RESULT_DIR="/path/to/result"  # the dir to save result(checkpoint, inference metric, cache...)

The flamingo checkpoint path will download automatically.

Datasets

MSCOCO

We use the mscoco train dataset to generate. So you should prepare the mscoco2017 or mscoco2014

|-- mscoco
|    |
|    |- mscoco2017
|    |   |
|    |   |- train2017
|    |   |- val2017
|    |   |- annotations
|    |       |
|    |       |- captions_train2017.json
|    |       |- captions_val2017.json
|    |- mscoco2014
|        |
|        |- train2014
|        |- val2014
|        |- annotations
|            |
|            |- captions_train2014.json
|            |- captions_val2014.json

VQAV2

We use the VQAV2 train dataset to generate the good ICD Sequences. So you should prepare the VQAV2 dataset or if you can download datasets from huggingface you can use configs/dataset/vqav2_online.yaml.

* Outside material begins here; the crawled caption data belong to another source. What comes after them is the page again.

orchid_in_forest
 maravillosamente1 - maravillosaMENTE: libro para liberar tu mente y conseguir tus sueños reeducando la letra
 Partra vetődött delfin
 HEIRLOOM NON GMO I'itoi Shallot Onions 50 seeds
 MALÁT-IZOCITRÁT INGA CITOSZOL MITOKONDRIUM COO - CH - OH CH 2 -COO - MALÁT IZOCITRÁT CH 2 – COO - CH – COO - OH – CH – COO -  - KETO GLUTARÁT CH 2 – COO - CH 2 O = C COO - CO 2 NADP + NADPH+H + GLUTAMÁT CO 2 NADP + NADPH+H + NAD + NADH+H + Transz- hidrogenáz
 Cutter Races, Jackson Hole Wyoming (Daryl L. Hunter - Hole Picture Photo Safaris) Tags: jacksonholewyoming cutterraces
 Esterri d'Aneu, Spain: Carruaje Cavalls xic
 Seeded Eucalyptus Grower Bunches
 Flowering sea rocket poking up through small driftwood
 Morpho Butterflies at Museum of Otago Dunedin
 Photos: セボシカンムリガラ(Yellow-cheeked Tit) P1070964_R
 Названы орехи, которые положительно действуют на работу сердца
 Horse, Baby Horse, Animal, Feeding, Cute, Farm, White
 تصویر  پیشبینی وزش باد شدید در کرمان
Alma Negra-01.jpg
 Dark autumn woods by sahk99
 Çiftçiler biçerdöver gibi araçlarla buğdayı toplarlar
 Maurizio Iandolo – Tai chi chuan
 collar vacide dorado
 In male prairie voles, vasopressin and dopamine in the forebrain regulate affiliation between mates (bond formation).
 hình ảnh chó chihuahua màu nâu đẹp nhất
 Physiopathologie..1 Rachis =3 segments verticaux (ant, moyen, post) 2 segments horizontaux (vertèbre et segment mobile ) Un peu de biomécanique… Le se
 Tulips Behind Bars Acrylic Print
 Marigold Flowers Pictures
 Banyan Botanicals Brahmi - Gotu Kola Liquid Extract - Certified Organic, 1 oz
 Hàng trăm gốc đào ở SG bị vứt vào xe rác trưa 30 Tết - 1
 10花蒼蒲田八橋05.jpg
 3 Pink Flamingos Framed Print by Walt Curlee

# For download the vqav2 dataset:
wget https://s3.amazonaws.com/cvmlp/vqa/mscoco/vqa/v2_Annotations_Train_mscoco.zip -O /path/to/vqav2/
wget https://s3.amazonaws.com/cvmlp/vqa/mscoco/vqa/v2_Annotations_Val_mscoco.zip -O /path/to/vqav2/
wget https://s3.amazonaws.com/cvmlp/vqa/mscoco/vqa/v2_Questions_Train_mscoco.zip -O /path/to/vqav2/
wget https://s3.amazonaws.com/cvmlp/vqa/mscoco/vqa/v2_Questions_Val_mscoco.zip -O /path/to/vqav2/

cd /path/to/vqav2/
unzip v2_Annotations_Train_mscoco.zip
unzip v2_Annotations_Val_mscoco.zip
unzip v2_Questions_Train_mscoco.zip
unzip v2_Questions_Val_mscoco.zip


# for preprepare the dataset.
python src/dataset_module/preprocess/vqav2_hf.py --root_path /path/to/vqav2/

Then, set the VQAV2_PATH environment variable in .env. (If you use vaqv2_local as dataset)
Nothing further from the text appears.